**Reading passage**
════════
“Kneecap” —The Irish Language Doc/Feature — Makes A Bizarre Splash at This Year’s Tribeca Festival

Photo: Brad Balfour

Report by Brad Balfour

Film: “Kneecap”
Director/Screenwriter: Rich Peppiatt  
Cast: Naoise Ó Cairealláin (“Móglaí Bap”), JJ Ó Dochartaigh (“Dj Provaí”), Liam Óg Ó Hannaidh (“Mo Chara”), Michael Fassbender, Josie Walker, Simone Kirby

Initially I didn’t expect to see much at this year’s Tribeca Festival. Now in its 23rd year, the event, running from June 5-16, has evolved from the Tribeca Film Festival which had been founded in the wake of 9/11as a way to draw crowds back to downtown. In the aftermath of this attack by Muslim extremists, the Festival sought not only to reignite interest but to reinvigorate creative passions for the city to unify people uptown, downtown and world wide.

As it established itself as an institution, it incorporated most of the arts and the social scene of New York City, moving beyond its original mission. It also became unwieldy and bloated, running nearly two weeks, engaging every level of social status and sort of art-making from film to gaming. In acknowledging the change, it became the Tribeca Festival.

Such an amalgam of the arts, it made this festival worthy of renewed consideration and the natural place to showcase such a film as the hybrid production of “Kneecap.”

This 2024 comedy drama showcases the rise of this Belfast-based hip-hop trio which had a dynamic premiere in NYC , first with a screening of the Sundance Award winning film, and then with a short live performance in a Brooklyn venue, Baby’s All Right. It is in competition in this year’s Festival.

“Kneecap” stars the band members as themselves, as well as Irish actor Michael Fassbender (who plays a fugitive IRA member who also happens to be one of the band’s dad). The film debuted at the Sundance Film Festival on January 18, 2024, the first film in the Irish language to do so.

Set in West Belfast, the film depicts how Kneecap came to be formed and how its  unique sound of rapping in Gaelic developed. In fact, the movie’s undercurrent describes the battle to legalize the speaking and teaching of Gaelic in Northern Ireland. For its advocates, this conflict was part and parcel of the same battle to unify the island.
════════
**Input data**
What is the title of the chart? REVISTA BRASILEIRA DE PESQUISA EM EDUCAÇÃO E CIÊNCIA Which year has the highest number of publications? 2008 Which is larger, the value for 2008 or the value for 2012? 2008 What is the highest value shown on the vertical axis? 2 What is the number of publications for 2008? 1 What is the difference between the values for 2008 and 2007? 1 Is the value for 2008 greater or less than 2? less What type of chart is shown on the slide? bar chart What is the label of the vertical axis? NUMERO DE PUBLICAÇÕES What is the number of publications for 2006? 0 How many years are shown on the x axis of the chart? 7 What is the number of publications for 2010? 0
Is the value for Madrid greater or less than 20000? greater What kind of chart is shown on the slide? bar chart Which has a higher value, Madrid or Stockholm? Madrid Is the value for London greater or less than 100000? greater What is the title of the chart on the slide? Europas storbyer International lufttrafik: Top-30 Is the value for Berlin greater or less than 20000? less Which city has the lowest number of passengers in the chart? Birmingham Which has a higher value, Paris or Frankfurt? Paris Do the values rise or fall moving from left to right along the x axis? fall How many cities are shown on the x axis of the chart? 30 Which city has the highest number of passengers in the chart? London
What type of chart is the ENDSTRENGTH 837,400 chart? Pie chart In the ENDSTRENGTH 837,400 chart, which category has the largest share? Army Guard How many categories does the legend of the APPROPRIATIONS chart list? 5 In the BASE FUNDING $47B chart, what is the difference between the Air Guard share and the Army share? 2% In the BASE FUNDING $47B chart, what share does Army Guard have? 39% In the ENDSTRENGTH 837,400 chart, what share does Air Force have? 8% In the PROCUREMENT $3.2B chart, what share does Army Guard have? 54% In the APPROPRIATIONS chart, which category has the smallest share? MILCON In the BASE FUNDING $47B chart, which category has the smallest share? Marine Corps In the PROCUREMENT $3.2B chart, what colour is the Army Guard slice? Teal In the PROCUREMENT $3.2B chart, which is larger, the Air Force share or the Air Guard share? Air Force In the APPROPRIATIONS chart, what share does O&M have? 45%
════════
**Problems to solve**
[1] Quote the Kneecap film report word for word, starting at "Initially I didn’t" and ending at "the Tribeca Festival.".
[2] Write the next part of the report on the film "Kneecap," picking up after its final sentence.
The lines above are separate from the Kneecap report.

**Answers for each item**
[1]
Initially I didn’t expect to see much at this year’s Tribeca Festival. Now in its 23rd year, the event, running from June 5-16, has evolved from the Tribeca Film Festival which had been founded in the wake of 9/11as a way to draw crowds back to downtown. In the aftermath of this attack by Muslim extremists, the Festival sought not only to reignite interest but to reinvigorate creative passions for the city to unify people uptown, downtown and world wide.

As it established itself as an institution, it incorporated most of the arts and the social scene of New York City, moving beyond its original mission. It also became unwieldy and bloated, running nearly two weeks, engaging every level of social status and sort of art-making from film to gaming. In acknowledging the change, it became the Tribeca Festival.

[2]
While the band are cast as themselves, they really are making their acting debut as well in this unique and spectacular collage of a documentary and fictionalization which tells of their origin in 2019 and evolution into regional stars. Director Rich Peppiatt interspersed fictionalization with the real as a pastiche in order to serve the dramatic storytelling. The band is featured alongside experienced Irish actors such as Fassbender, Josie Walker and Simone Kirby. Principal photography took place on location in Belfast in May 2023.

When the film premiered in the Next section at the 2024 Sundance Film Festival (the first film primarily in Gaelic film to do so — it’s mostly seen with subtitles). After viewing such a quirky and passionate film, Sony Pictures Classics acquired distribution rights for North America, Latin America, Eastern Europe, Turkey and the Middle East — the first out of Sundance 2024. Sony has scheduled its theatrical release in the United States later in August, 2024. It was also the opening film at Sundance’s London edition on June 6, 2024 and is scheduled to be released in the United Kingdom and Ireland this August.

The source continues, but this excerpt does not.